Text extract.
-.-.-
The Seventh Circuit noted that section 237(a)(2), on the whole, “spells out numerous categories of criminal offenses that will render an alien removable.” It added that “[a]ll but three of those provisions are framed in terms of criminal convictions.” That means that, with three exceptions, every deportability provision of section 237(a)(2) requires an actual conviction. You may see the list of deportability grounds listed in section 237(a)(2) in our full article [see article].
The Seventh Circuit listed the three provisions of section 237(a)(2) which do not require a conviction:
237(a)(2)(B)(ii): Applies to “[a]ny alien who is, or at any time after admission has been, a drug abuser or drug addict”;
237(a)(2)(F): Applies to aliens involved in human trafficking; and
237(a)(2)(E)(ii): Applies to aliens who violate protection orders (Emphasis added).
The Seventh Circuit here noted that section 237(a)(2)(E)(ii) does not require a conviction. As we will see, this fact would be decisive in the Seventh Circuit’s finding that categorical analysis is not applicable to section 237(a)(2)(E)(ii) adjudications. The Court reproduced the statute as follows:
Any alien who at any time after admission is enjoined under a protection order issued by a court and whom the court determines has engaged in conduct that violates the portion of a protection order that involves protection against credible threats of violence, repeated harassment, or bodily injury to the person or persons for whom the protection order was issued is deportable. For purposes of this clause, the term “protection order” means any injunction issued for the purpose of preventing violent or threatening acts of domestic violence, including temporary or final orders issued by civil or criminal courts (other than support or child custody orders or provisions) whether obtained by filing an independent action or as a pendite lite order in another proceeding.
-.-.-
What the task requires. Copy verbatim the stretch of the passage on deportability under section 237(a)(2) from "The Seventh Circuit noted" through "orders (Emphasis added).".
-.-.-
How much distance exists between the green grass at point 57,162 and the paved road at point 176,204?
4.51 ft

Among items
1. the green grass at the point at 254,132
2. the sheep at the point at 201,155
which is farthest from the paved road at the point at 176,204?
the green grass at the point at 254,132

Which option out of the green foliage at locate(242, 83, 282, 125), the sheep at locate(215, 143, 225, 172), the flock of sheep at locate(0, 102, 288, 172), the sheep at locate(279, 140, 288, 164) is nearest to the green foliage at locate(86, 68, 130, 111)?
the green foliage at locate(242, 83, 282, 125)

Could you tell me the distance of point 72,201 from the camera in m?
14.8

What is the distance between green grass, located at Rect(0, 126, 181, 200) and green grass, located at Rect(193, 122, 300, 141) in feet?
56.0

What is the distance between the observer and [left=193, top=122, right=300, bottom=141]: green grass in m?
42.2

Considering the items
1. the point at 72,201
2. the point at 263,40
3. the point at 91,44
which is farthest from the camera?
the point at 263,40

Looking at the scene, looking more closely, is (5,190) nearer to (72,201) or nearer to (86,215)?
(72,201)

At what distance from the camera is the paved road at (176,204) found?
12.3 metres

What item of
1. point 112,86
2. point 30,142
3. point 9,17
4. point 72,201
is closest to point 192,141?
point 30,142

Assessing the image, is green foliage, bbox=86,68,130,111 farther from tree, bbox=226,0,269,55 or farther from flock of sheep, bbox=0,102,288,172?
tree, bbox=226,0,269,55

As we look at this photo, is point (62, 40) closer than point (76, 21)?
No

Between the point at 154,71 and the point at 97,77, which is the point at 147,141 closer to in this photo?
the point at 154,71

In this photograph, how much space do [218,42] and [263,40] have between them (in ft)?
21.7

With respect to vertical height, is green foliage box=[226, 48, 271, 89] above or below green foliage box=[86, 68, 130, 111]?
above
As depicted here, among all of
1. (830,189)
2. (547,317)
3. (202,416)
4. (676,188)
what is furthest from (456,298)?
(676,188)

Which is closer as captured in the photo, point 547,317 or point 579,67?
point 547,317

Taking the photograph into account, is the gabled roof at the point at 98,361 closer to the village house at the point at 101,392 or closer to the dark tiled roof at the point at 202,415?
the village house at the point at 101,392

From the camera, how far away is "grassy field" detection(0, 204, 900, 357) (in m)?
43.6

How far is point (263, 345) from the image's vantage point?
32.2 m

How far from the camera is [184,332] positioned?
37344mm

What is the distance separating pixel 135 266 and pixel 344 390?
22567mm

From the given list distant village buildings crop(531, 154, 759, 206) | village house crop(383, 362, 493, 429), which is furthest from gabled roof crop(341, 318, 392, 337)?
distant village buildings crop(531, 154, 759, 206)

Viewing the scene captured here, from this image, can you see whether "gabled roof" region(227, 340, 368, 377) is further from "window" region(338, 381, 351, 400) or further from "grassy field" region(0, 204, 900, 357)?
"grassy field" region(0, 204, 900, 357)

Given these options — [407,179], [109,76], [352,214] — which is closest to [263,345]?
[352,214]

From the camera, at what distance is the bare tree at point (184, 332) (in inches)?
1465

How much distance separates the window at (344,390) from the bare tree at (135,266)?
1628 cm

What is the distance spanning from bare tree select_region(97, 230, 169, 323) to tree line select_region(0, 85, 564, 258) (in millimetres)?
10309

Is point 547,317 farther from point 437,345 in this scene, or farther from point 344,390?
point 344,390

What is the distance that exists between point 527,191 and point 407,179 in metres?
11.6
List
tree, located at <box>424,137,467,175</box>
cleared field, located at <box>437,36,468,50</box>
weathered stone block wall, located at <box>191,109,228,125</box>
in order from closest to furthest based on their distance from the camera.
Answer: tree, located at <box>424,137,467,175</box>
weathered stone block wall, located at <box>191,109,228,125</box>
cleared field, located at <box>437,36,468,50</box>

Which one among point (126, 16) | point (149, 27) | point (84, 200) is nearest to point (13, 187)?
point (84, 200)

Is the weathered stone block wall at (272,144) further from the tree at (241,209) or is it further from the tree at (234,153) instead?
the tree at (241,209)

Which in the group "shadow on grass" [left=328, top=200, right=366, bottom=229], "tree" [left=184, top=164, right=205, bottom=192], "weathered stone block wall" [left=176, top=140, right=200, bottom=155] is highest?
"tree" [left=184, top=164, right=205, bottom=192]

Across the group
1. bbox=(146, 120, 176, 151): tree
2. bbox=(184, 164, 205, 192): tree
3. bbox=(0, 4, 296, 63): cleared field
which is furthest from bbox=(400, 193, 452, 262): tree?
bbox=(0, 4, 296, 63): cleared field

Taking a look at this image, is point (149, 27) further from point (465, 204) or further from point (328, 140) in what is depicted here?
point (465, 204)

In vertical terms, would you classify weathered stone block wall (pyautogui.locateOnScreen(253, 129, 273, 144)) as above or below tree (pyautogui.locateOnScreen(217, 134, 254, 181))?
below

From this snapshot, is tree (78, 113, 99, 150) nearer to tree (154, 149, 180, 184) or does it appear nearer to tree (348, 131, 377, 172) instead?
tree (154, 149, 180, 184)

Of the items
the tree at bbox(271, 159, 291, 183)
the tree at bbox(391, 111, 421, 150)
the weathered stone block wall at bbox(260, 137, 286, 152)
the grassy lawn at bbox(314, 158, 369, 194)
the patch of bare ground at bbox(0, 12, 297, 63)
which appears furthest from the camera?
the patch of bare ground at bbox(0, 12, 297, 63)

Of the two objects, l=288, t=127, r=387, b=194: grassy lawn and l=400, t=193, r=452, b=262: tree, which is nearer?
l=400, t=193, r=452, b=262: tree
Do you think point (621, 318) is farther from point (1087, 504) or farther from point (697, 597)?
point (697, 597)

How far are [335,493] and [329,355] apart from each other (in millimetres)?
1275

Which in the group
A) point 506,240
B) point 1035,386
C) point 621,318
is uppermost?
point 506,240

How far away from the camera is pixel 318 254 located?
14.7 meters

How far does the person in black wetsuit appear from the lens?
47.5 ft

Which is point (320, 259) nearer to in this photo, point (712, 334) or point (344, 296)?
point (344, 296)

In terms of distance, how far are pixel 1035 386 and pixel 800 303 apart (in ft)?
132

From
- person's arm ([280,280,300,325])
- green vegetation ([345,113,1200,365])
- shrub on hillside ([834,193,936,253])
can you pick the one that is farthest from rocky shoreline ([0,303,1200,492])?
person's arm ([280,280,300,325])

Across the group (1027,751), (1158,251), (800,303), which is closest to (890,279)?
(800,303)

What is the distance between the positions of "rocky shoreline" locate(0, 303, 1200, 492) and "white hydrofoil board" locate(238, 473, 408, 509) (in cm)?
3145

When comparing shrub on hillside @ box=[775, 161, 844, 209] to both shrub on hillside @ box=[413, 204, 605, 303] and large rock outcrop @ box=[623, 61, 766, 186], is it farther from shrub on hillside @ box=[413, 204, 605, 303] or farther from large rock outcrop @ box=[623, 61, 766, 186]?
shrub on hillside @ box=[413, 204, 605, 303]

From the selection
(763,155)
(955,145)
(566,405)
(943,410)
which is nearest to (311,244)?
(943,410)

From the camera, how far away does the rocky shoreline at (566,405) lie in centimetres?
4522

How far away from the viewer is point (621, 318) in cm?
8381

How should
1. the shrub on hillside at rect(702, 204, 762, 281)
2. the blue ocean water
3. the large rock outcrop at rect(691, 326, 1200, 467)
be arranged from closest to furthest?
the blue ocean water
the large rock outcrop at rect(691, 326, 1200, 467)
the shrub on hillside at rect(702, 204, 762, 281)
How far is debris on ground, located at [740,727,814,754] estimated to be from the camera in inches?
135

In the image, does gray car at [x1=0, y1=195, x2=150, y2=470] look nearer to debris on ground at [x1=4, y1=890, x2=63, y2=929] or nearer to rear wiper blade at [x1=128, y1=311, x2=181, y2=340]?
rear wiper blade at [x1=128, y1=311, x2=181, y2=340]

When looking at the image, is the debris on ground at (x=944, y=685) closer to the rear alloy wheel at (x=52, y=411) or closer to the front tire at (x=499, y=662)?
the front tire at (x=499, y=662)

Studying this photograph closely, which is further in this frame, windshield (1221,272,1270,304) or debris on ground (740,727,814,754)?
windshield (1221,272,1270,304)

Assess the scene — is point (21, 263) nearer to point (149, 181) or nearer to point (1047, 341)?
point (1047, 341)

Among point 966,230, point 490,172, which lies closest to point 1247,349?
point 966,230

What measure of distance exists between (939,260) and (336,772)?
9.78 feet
-.-.-
Task solution.
The Seventh Circuit noted that section 237(a)(2), on the whole, “spells out numerous categories of criminal offenses that will render an alien removable.” It added that “[a]ll but three of those provisions are framed in terms of criminal convictions.” That means that, with three exceptions, every deportability provision of section 237(a)(2) requires an actual conviction. You may see the list of deportability grounds listed in section 237(a)(2) in our full article [see article].
The Seventh Circuit listed the three provisions of section 237(a)(2) which do not require a conviction:
237(a)(2)(B)(ii): Applies to “[a]ny alien who is, or at any time after admission has been, a drug abuser or drug addict”;
237(a)(2)(F): Applies to aliens involved in human trafficking; and
237(a)(2)(E)(ii): Applies to aliens who violate protection orders (Emphasis added).